Chocolate ganache is a glaze icing or filling for pastries made from chocolate and cream, and it’s likely one of the better desserts out there, especially if it is homemade. Ganache is normally made by heating cream and pouring it over a cake—or tarts in this case. This chocolate ganache tart is a wonderful way to satisfy your sweet tooth without ruining a set diet or overloading you with too much sugar, considering it’s made with Manuka honey as a sweet alternative. So, if you’d like to try baking something new with little effort, learn how to make this healthier dessert everyone can enjoy, except you may want to keep the biggest slice to yourself!

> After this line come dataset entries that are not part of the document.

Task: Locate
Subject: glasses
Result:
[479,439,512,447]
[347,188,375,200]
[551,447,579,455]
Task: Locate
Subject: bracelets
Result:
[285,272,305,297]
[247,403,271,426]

- 3 tablespoons and 1 teaspoon of coconut oil
- 7 oz. coconut cream
- 2 heaping tablespoons of Manuka honey
- 4 teaspoons of raw cacao powder
- 1/4 teaspoon vanilla essence
- Pinch of salt
- 2 teaspoons of pistachios, for garnish
- 7 oz. ground almonds
- 1 small egg
- Pinch of salt
Directions for the Chocolate Ganache Tarts
- Start by preheating the oven to 400°F and line an 8-inch loaf tin with parchment paper.

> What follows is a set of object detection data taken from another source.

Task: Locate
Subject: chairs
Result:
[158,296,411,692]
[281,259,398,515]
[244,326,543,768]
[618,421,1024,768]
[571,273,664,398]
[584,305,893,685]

- For the tart base, beat the egg, add to the ground almonds and a pinch of salt, then mix together until the ingredients come together into a ball.
- Put the dough into the pre-lined loaf tin and press it up the sides so that it is really compact. Aim for it to be about 1/2 cm thick and 1 inch high on the sides of the pan.
- Place the tin in the oven and bake the dough for 20 minutes until golden.
- Take the tart base out of the oven and leave it to cool.
- While the tart base is cooling, melt the coconut oil on low heat in a pan and whisk in the coconut cream gradually until it’s all combined.
- Add in the Manuka honey, raw cacao powder, salt, and vanilla essence, and whisk until they are mixed in.
- Pour the ganache into the tart case carefully, taking care not to go over the sides of the crust, and put into the fridge for 2 hours until it sets.
- To finish, chop the pistachios and sprinkle over the top.
- Enjoy your Chocolate Ganache Tarts!